Inbee Park withstood the tougher conditions at Interlachen Sunday to win the U.S. Women’s Open. The four-shot victory is the first of her LPGA career, which began only last year. Helen Alfredsson finished in second place at -5 while Angela Park, In-Kyung Kim and Stacy Lewis were tied for third at -4.
Higher winds turned the scores into ones more identified with an Open championship. Amateur Jessica Korda was the only player in the 60s and only seven other players broke par. Park was one of them – her 71 made her the only player under par all four days. Birdies on the first two holes put her at -9 and into the lead when Lewis double-bogeyed 2. Inbee bogeyed 6 and 8 to fall back to -7, but by then her closest competitors had given shots back to the course as well. Alfredsson bogeyed 3, 4 and 5; Inky bogeyed 3, 5, 6 and 8; Paula Creamer’s demise was especially swift with double-bogeys at 2 and 9 and bogeys at 6 and 8. Park put everyone away with birdies at 11 and 13, opening up a four-shot lead and she cruised all the way home.
Guilia Sergas and Nicole Castrale took advantage of everyone else’s misfortune by breaking par and moved into a tie for sixth with Creamer and Mi Hyun Kim. Maria Uribe carded a 75 but still managed T10 and finished as the low amateur by four shots over Korda. For that feat, Uribe shares my Big Surprise Award for the week with Stacy Lewis. Stacy saved us the argument over whether she would have been the first pro to win her first pro event but finishing third is still an amazing accomplishment. The Big Disappointment is Juli Inkster, who missed the cut by five shots.

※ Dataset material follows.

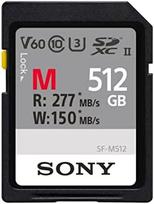Sony atminties kortelė SDXC 512GB M-Series UHS-II C10 U3 V60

Thanks to Inbee for making my inability to document Sunday’s play-by-play a moot point. For a real-time look at how it played out, check out Stu's report at Waggle Room. I was able to watch about 30 minutes of action and saw Annika Sorenstam’s final shot at a U.S. Open. If you saw it too, I doubt you’ll ever forget it. I’ll try to put up a clip of it in the next day or two.